Of course, who is promoted and when are internal law firm matters that are not subject to discussion with the client, let alone client approval. And that is the way it should be. But what is subject to client discussion as well as approval is how the client’s matter is to be staffed, specifically with regard to the appropriate mix of staff.

As I have written about before in several blog posts, “inappropriate staffing” is one of the biggest billing issues I come across in my legal bill reviews. A big part of this is partners billing for things that could have been done by lower billing associates.

And it does not matter if it a very large and very complex case or a small case, the principles of appropriate staffing apply across the board. For example, lower billing associates (and even paralegals) should be doing all the “grunt” work in cases. This includes such things as the basic research and first pass review and summary of discovery documents. In fact, this is just way courts will look at when asked to sort out fee bill disputes. See, e.g., Beastie Boys v. Monster Energy Co., 112 F. Supp. 3d 31  (Dist. Court, SD New York 2015).

So, if the associate who has been working on your matter has been promoted to partner, good for her! And if the scope of the work in the matter has not changed and the newly minted partner would still be doing the same types of things she had been doing as an associate, the discussion with the firm now should be what associate will be taking her place?

If the firm balks by saying that there will be costs for a new associate to “get up to speed” in the case, the costs of doing so should be on the firm.
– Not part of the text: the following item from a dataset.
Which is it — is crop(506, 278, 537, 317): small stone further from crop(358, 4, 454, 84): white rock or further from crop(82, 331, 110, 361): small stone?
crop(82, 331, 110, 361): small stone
This is because most major insurers and corporations have this firmly in their billing guidelines. (Also the CLM Model Litigation Guidelines provide that the costs for getting a new attorney up to speed in the case are on the firm.)

But even if there are no billing guidelines in place, there is still the fact that the need for changing attorneys is for the “convenience of the firm.”  That is it is for the convenience of the firm which attorneys gets fired, promoted, go on vacation, or reassigned to work on more lucrative matters. When a law firm makes decisions for its convenience rather than for the client in a matter, clients should not have to bear the costs of those decisions.